# Introduction 

In this notebook we investigate `Pipeline` object of `azureml-sdk`. One of the great thing about pipeline is that we can use it to scheule periodic run of the model for the batch inference. 

In [2]:
from azureml.core import Workspace, Environment, Experiment
from azureml.core.environment import CondaDependencies
from azureml.core.compute import AmlCompute, ComputeTarget
from azureml.core.runconfig import RunConfiguration
from azureml.pipeline.steps import PythonScriptStep
from azureml.pipeline.core import PipelineData, Pipeline

In [3]:
ws = Workspace.from_config()

# Create an Environment 

In [4]:
myenv = Environment(name='env_azure_pipeline')
myenv_dep = CondaDependencies.create(conda_packages=['pandas', 'scikit-learn', 'pip'], 
                                    pip_packages=['azureml-defaults'])
myenv.python.conda_dependencies = myenv_dep
myenv.register(ws)

{
    "databricks": {
        "eggLibraries": [],
        "jarLibraries": [],
        "mavenLibraries": [],
        "pypiLibraries": [],
        "rcranLibraries": []
    },
    "docker": {
        "arguments": [],
        "baseDockerfile": null,
        "baseImage": "mcr.microsoft.com/azureml/openmpi3.1.2-ubuntu18.04:20210806.v1",
        "baseImageRegistry": {
            "address": null,
            "password": null,
            "registryIdentity": null,
            "username": null
        },
        "enabled": false,
        "platform": {
            "architecture": "amd64",
            "os": "Linux"
        },
        "sharedVolumes": true,
        "shmSize": null
    },
    "environmentVariables": {
        "EXAMPLE_ENV_VAR": "EXAMPLE_VALUE"
    },
    "inferencingStackVersion": null,
    "name": "env_azure_pipeline",
    "python": {
        "baseCondaEnvironment": null,
        "condaDependencies": {
            "channels": [
                "anaconda",
                "conda-fo

# Compute target in the cloud 

In [5]:
compute_name = 'rk-test-compute'

compute_config = AmlCompute.provisioning_configuration(vm_size='STANDARD_DS11_V2', 
                                                       max_nodes=2)

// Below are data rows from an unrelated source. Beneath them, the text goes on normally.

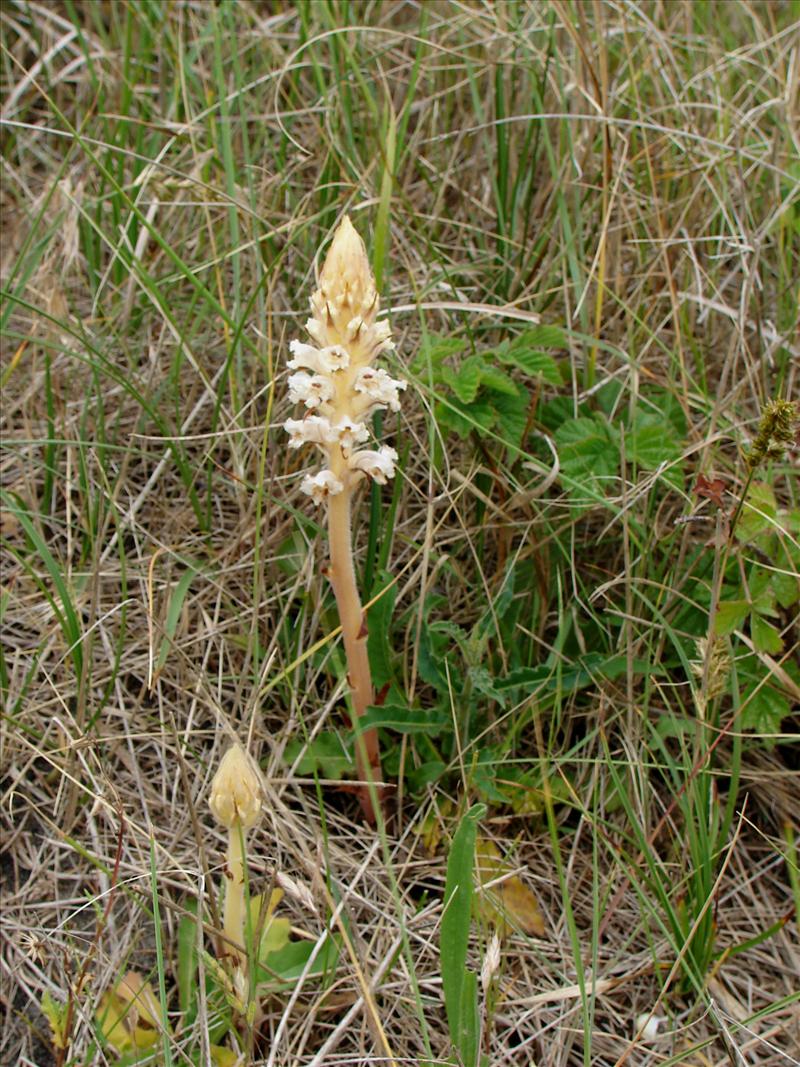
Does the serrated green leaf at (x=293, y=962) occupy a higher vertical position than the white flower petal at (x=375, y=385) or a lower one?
lower

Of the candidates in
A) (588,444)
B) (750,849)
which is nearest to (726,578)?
(588,444)

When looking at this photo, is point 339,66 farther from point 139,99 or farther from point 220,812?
point 220,812

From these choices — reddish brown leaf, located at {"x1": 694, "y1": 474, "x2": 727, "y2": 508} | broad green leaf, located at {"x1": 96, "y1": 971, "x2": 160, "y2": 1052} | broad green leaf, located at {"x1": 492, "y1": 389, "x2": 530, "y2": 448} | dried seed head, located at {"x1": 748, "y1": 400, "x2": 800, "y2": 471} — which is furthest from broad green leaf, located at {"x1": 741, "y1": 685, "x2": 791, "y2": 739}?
broad green leaf, located at {"x1": 96, "y1": 971, "x2": 160, "y2": 1052}

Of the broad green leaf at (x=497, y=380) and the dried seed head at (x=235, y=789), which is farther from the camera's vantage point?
the broad green leaf at (x=497, y=380)

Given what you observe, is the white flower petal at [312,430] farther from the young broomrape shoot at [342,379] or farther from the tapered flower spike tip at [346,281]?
the tapered flower spike tip at [346,281]

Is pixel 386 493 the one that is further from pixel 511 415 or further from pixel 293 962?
pixel 293 962

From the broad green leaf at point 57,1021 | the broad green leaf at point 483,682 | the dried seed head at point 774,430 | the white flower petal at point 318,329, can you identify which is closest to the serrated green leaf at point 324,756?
the broad green leaf at point 483,682
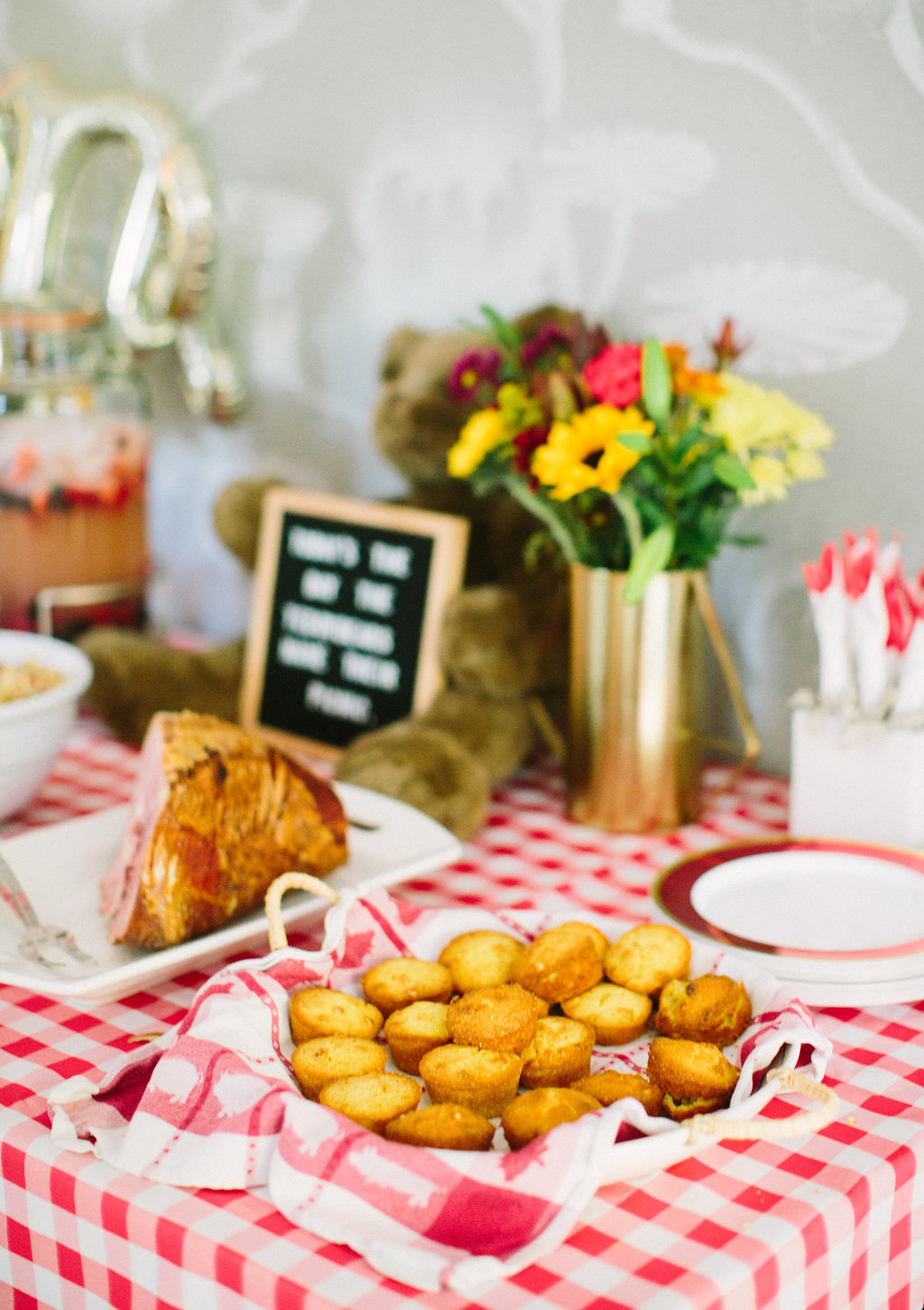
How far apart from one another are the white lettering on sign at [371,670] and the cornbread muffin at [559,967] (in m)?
0.55

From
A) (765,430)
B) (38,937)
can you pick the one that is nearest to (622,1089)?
(38,937)

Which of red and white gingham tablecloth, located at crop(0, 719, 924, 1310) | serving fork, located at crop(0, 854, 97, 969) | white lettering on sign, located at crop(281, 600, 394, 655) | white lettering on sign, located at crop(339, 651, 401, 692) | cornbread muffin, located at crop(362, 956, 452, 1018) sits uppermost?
white lettering on sign, located at crop(281, 600, 394, 655)

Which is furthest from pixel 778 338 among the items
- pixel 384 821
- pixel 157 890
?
pixel 157 890

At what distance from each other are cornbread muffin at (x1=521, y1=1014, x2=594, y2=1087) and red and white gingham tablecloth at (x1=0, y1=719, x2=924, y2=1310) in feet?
0.22

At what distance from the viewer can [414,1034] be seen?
677 millimetres

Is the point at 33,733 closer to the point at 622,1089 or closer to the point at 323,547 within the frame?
the point at 323,547

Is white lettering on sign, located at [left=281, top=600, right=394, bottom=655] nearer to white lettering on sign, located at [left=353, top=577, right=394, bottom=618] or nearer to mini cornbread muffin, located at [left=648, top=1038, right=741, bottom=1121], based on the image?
white lettering on sign, located at [left=353, top=577, right=394, bottom=618]

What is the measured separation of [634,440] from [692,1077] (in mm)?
472

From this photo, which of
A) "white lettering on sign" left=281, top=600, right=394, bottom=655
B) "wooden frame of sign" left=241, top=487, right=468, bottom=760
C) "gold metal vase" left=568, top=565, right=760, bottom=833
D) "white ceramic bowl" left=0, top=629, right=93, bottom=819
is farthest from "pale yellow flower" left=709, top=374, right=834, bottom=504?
"white ceramic bowl" left=0, top=629, right=93, bottom=819

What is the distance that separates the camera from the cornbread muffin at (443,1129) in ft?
1.94

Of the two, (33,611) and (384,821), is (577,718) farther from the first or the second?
(33,611)

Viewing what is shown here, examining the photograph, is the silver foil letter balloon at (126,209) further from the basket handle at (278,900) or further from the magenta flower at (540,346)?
the basket handle at (278,900)

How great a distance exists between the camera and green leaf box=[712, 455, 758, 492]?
3.06 feet

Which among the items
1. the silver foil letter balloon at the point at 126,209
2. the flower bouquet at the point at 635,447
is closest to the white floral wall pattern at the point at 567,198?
the silver foil letter balloon at the point at 126,209
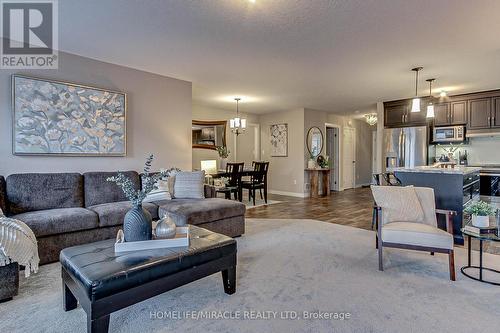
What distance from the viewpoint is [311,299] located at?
213 centimetres

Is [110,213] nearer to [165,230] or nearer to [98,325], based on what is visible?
[165,230]

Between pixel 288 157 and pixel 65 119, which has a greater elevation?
pixel 65 119

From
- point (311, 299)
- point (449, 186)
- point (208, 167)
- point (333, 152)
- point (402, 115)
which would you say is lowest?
point (311, 299)

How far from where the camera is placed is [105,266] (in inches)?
66.4

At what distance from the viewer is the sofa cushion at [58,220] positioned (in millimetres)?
2689

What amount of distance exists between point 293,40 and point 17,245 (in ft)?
10.8

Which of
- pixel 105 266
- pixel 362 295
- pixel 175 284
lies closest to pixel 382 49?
pixel 362 295

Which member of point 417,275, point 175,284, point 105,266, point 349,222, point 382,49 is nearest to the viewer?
point 105,266

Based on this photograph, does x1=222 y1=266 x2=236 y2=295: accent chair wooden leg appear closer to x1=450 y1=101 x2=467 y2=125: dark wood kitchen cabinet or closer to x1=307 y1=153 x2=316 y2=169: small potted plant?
x1=307 y1=153 x2=316 y2=169: small potted plant

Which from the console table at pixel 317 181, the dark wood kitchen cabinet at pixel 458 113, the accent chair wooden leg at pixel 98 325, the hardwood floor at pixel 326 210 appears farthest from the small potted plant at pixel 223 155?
the accent chair wooden leg at pixel 98 325

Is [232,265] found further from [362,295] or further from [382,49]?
[382,49]

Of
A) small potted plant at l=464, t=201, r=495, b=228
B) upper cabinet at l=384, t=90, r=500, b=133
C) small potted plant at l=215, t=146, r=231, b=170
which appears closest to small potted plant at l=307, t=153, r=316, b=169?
upper cabinet at l=384, t=90, r=500, b=133

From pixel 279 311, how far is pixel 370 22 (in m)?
2.83

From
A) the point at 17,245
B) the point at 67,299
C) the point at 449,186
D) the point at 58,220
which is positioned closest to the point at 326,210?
the point at 449,186
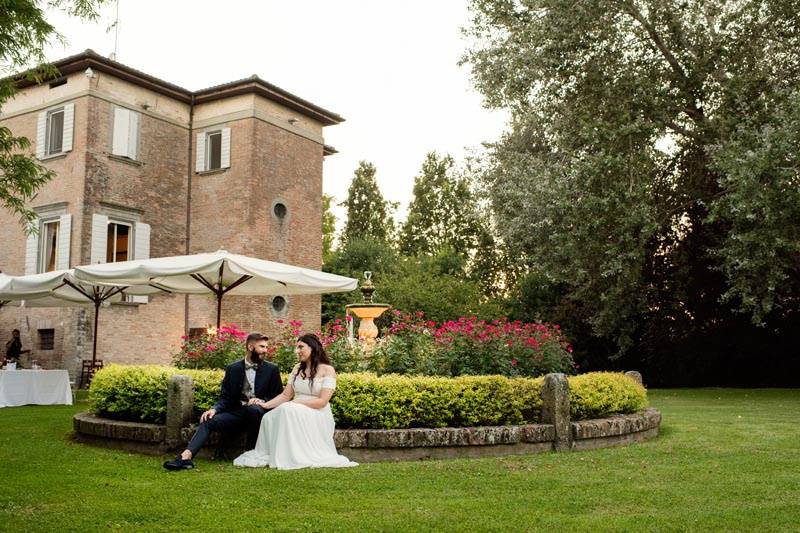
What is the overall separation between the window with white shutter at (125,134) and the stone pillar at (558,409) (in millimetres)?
17670

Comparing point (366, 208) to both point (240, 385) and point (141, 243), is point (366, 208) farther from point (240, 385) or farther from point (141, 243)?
point (240, 385)

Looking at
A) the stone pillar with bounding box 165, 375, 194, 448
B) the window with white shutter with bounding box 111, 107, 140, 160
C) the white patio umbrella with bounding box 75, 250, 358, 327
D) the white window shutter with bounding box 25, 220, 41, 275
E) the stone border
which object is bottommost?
the stone border

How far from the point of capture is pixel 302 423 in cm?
783

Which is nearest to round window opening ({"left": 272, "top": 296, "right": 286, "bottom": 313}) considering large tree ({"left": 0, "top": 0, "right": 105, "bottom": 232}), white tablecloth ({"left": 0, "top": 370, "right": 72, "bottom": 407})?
white tablecloth ({"left": 0, "top": 370, "right": 72, "bottom": 407})

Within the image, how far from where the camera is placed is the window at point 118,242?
2236 cm

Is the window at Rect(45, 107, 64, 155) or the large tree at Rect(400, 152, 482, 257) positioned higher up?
the large tree at Rect(400, 152, 482, 257)

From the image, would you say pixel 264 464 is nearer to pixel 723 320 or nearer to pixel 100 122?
pixel 100 122

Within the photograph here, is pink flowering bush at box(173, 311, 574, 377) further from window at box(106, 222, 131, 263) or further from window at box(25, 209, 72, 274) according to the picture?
window at box(25, 209, 72, 274)

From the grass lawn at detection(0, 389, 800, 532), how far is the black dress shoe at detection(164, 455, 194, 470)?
0.39ft

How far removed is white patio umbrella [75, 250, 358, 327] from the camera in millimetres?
11227

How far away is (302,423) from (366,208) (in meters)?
48.5

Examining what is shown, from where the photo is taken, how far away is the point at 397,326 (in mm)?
10875

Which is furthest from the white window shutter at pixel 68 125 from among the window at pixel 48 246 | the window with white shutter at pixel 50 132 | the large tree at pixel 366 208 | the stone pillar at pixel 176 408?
the large tree at pixel 366 208

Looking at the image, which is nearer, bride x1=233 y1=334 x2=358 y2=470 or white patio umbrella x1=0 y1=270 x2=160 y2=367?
bride x1=233 y1=334 x2=358 y2=470
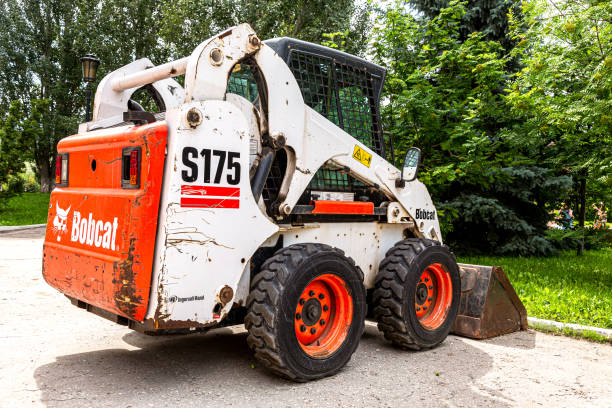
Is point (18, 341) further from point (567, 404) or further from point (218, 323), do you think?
point (567, 404)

rk_cluster = ComputeTarget.create(ws, compute_name, compute_config)
rk_cluster.wait_for_completion(show_output=True)

InProgress...
SucceededProvisioning operation finished, operation "Succeeded"
Succeeded
AmlCompute wait for completion finished

Minimum number of nodes requested have been provisioned


In [7]:
run_config = RunConfiguration()
run_config.target = rk_cluster
run_config.environment = myenv

# Pipeline and steps 

This is the new step here. This step is similar to the previous notebook where we create `Experiment` object and submit the model via python script. But only this time we submit the pipeline object which may consists of one or more than one steps. 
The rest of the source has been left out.